Division of Surgical Oncology, Department of Surgery, Nagoya University Graduate School of Medicine, 65, Tsurumai-cho, Showa-ku, Nagoya, 466-8550, Japan.

出版信息

Cancer Chemother Pharmacol. 2015 Jun;75(6):1281-8. doi: 10.1007/s00280-015-2752-5. Epub 2015 May 1.

Abstract

PURPOSE

We previously showed that S-1 after curative resection of colorectal liver metastasis had acceptable toxicity and a high rate of completion of therapy in a prospective phase II trial. We here reported the primary endpoint of disease-free survival (DFS).

METHODS

Between October 2008 and August 2010, 60 patients were eligible for this study and received S-1 for 28 days followed by a 2-week rest period. Treatment was started within 8 weeks after surgery and repeated for eight cycles.

RESULTS

Median follow-up was 41 months.

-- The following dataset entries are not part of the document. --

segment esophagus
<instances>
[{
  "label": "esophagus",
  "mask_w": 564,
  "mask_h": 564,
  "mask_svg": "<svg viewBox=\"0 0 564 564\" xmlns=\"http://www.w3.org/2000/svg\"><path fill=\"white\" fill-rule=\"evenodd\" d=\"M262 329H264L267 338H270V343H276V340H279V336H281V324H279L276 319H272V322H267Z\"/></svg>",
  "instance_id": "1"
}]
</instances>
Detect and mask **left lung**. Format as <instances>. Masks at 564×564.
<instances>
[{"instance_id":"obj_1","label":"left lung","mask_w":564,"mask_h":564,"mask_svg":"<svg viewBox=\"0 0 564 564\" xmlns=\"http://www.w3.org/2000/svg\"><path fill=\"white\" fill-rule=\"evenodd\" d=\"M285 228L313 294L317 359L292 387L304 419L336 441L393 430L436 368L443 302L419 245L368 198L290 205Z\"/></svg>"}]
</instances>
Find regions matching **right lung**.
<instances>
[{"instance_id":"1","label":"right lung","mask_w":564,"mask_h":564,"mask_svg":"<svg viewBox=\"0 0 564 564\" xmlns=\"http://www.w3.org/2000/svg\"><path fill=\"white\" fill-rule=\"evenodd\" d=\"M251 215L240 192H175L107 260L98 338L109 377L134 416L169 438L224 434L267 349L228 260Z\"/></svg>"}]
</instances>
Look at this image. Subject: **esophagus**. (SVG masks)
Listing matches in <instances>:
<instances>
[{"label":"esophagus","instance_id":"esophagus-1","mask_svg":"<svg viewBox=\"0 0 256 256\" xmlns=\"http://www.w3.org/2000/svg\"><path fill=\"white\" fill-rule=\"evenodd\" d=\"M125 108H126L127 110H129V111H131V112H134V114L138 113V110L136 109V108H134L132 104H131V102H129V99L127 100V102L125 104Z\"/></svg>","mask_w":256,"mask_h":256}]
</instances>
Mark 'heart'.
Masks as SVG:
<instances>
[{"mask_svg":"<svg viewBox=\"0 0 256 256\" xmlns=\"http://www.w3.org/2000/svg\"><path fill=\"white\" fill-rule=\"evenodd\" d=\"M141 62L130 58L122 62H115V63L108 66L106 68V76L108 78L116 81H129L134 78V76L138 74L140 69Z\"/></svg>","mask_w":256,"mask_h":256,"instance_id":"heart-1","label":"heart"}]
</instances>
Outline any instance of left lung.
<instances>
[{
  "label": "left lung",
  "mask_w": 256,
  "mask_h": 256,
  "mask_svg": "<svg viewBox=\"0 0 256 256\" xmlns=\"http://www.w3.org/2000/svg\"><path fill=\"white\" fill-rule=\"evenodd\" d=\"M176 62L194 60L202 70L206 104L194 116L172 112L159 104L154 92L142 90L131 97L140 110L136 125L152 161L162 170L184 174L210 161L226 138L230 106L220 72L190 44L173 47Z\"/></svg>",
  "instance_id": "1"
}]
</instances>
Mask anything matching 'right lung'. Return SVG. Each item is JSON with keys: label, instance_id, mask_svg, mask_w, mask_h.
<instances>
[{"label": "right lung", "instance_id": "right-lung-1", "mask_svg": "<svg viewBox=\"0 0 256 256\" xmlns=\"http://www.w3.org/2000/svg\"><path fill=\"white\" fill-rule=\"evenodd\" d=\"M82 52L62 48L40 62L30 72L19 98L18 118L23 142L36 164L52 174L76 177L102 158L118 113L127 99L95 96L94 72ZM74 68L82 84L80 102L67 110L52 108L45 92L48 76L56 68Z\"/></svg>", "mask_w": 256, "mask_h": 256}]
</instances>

Among 60 patients, 45 had solitary metastasis, and the median maximum tumor diameter was 2.6 cm. The 3-year DFS and overall survival were 47.4 and 80.0 %, respectively. Recurrences developed in 31 patients, with the remnant liver the most common site (19 patients). Multivariate analysis showed that positive lymph node metastasis around the primary site (p = 0.013) and early liver metastasis (synchronous disease or metachronous disease within 12 months) (p = 0.041) were independent poor prognostic factors for DFS. Patients having both risk factors had a significantly worse DFS than those without these risk factors (p < 0.001). Early liver metastasis was an independent indicator of early recurrence within 1 year.

CONCLUSIONS

S-1 after curative liver resection yielded promising survival in patients with a low tumor burden. Outcome in patients having both positive lymph node metastasis around the primary site and early liver metastasis was much worse than in patients without these conditions; therefore, they might warrant more aggressive therapy.

摘要

目的

我们之前在一项前瞻性II期试验中表明,结直肠癌肝转移根治性切除术后使用S-1具有可接受的毒性和较高的治疗完成率。我们在此报告无病生存期(DFS)这一主要终点。

方法

2008年10月至2010年8月期间,60例患者符合本研究条件,接受S-1治疗28天,随后休息2周。治疗在术后8周内开始,并重复8个周期。

结果

中位随访时间为41个月。60例患者中,45例为孤立性转移,中位最大肿瘤直径为2.6厘米。3年DFS和总生存率分别为47.4%和80.0%。31例患者出现复发,残留肝脏是最常见的复发部位(19例)。多因素分析显示,原发部位周围阳性淋巴结转移(p = 0.013)和早期肝转移(同步疾病或12个月内的异时性疾病)(p = 0.041)是DFS的独立不良预后因素。同时具有这两个危险因素的患者DFS明显差于无这些危险因素的患者(p < 0.001)。早期肝转移是1年内早期复发的独立指标。

结论

根治性肝切除术后使用S-1在肿瘤负荷低的患者中产生了有前景的生存率。原发部位周围有阳性淋巴结转移且有早期肝转移的患者的预后比无这些情况的患者差得多;因此,他们可能需要更积极的治疗。